What to produce: From the data that follows, copy every line holding the string "this".

Supplied material:
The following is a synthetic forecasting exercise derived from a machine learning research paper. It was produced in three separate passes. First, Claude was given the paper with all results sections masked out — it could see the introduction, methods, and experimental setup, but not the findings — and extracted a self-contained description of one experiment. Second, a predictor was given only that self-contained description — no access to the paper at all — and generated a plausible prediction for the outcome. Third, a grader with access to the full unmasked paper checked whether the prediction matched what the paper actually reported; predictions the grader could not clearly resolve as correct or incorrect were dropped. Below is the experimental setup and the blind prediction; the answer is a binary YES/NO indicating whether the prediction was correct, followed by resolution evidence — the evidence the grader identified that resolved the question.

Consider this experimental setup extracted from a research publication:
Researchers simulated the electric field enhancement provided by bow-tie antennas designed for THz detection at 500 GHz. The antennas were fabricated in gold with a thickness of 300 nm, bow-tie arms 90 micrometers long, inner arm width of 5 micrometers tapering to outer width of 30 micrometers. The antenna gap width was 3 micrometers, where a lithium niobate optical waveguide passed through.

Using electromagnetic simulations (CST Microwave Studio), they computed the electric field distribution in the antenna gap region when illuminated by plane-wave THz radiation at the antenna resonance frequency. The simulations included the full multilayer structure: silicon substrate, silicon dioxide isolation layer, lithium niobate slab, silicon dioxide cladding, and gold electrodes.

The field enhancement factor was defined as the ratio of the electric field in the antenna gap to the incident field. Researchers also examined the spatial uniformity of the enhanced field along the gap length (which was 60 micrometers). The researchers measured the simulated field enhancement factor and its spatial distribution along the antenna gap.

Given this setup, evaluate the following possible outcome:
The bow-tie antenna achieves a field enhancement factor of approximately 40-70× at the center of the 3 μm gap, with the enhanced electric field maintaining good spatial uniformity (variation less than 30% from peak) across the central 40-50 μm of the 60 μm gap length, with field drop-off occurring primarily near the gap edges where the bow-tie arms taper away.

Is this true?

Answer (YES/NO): NO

Problem solution:
Consider this experimental setup extracted from a research publication:
Given this setup, evaluate the following possible outcome:
Is this true?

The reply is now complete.